Political opponents believe that aid paid for use of the base went into Bakiev's pockets, not the country's coffers.
"That money went to companies and shady off-shore enterprises controlled by the family," said Cooley. "It's the actual site of tacit deals and corruption."
The new government has said it will address citizens' concerns.
Kyrgyzstan has had a troubled history since shortly after gaining independence when the Soviet Union collapsed in 1991. Also gaining independence that year were the three other "stans," as some people commonly refer to the region: Kazakhstan, Tajikistan and Uzbekistan.
"Kyrgyzstan seemed to be in the 1990s the one bright spot," Cooley said.
Askar Akaev, who had been president since 1990, started off as a good leader, Cooley said, "and politics were pretty pluralistic. Then, he started regressing."
Akaev increasingly turned to repression.
"As they do, he stayed a few years too many," said Cooley. "Bakiev was bad, but Akaev was a real thug."
As happened this week, opponents took to the streets in 2005 and drove Akaev from power. Bakiev won election as president in July 2005.
But he, too, soon started to maneuver to increase his power and consolidate control.
Demonstrations by political opponents in April, May and November 2006 led to the adoption of a new constitution that gave some of the president's powers to parliament and the government. A year later, the parliament voted to restore some of those powers to the presidency.
In September 2007, the new constitution was declared illegal, and Bakiev resumed having the presidential powers he had inherited when taking office.
"The president then dissolved parliament, called for early elections and gained control of the new parliament through his newly created political party, Ak Jol, in December 2007 elections," the CIA World Factbook says. "In July 2009, after months of harassment against his opponents and media critics, Bakiev won re-election in a presidential campaign that the international community deemed flawed.
"Just a few months later in October, Bakiev engineered changes in the government structure that further consolidated his already considerable hold on power."
The CIA World Factbook says concerns about Bakiev's rule, "included privatization of state-owned enterprises, negative trends in democracy and political freedoms, endemic corruption, improving interethnic relations, electricity generation and combating terrorism."
That such turmoil should fall upon such a country seems incongruous to some.
"Kyrgyz are great," Cooley said. "They are very hospitable. Very mild-mannered."
The CIA World Factbook describes Kyrgyzstan as a land of "incredible natural beauty and proud nomadic traditions."
With an estimated 2009 population of about 5.4 million, Kyrgyzstan ranks No. 111 among nations.
It is a landlocked country and entirely mountainous, with 94 percent of the nation 3,280 feet (1,000 meters) above sea level and an average elevation of 9,000 feet (2,750 meters), the CIA World Factbook says. The topography includes many tall peaks, glaciers and high-altitude lakes.

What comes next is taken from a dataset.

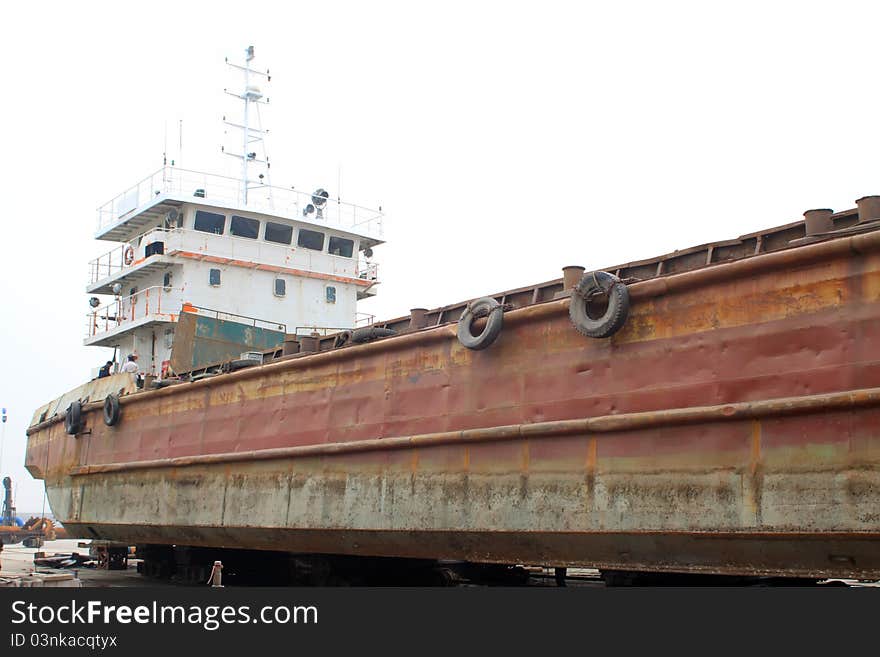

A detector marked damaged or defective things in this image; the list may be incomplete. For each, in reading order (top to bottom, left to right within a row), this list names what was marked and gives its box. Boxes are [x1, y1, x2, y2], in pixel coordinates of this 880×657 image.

Nearly two-thirds of the nation's citizens belong to the Kyrgyz ethnic group, while nearly 14 percent are Uzbek and more than 12 percent are Russian, the CIA World Factbook says. Likewise, nearly 65 percent of the people speak Kyrgyz, which is the official language. Nearly 14 percent speak Uzbek and Russian is the language for more than 12 percent.

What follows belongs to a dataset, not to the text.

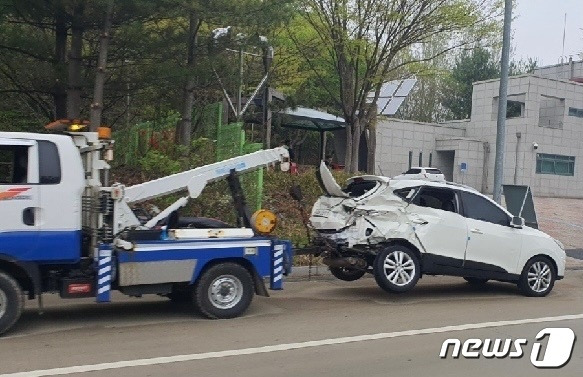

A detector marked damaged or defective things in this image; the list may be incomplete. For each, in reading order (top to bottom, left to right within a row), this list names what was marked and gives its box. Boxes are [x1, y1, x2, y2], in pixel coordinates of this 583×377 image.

severely damaged car [308, 163, 568, 296]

Three of every four citizens are Muslim and one in five are Russian Orthodox.
Although Kyrgyzstan shares a 533-mile (858-kilometer) border with China, most people identify with mother-nation Russia. Kyrgyzstan was formally annexed to Russia in 1876 and became a Soviet republic in 1936.
"There's a strong cultural affinity to Russia due to media, education and the Soviet legacy," Cooley said.
Still, China is knocking at the door.
"China has moved in, but it's been a very recent development," said Cooley. "Last year, China did a lot more trade there than Russia did. But there's very little cultural affiliation with China."
There is no seeming affinity for the United States, a distant nation tied in the minds and hearts of many Kyrgyz to corruption at home.
The question that remained unanswered this week was whether millions of dollars in U.S. aid would provide enough affiliation to allow continued use of the Manas Transit Center.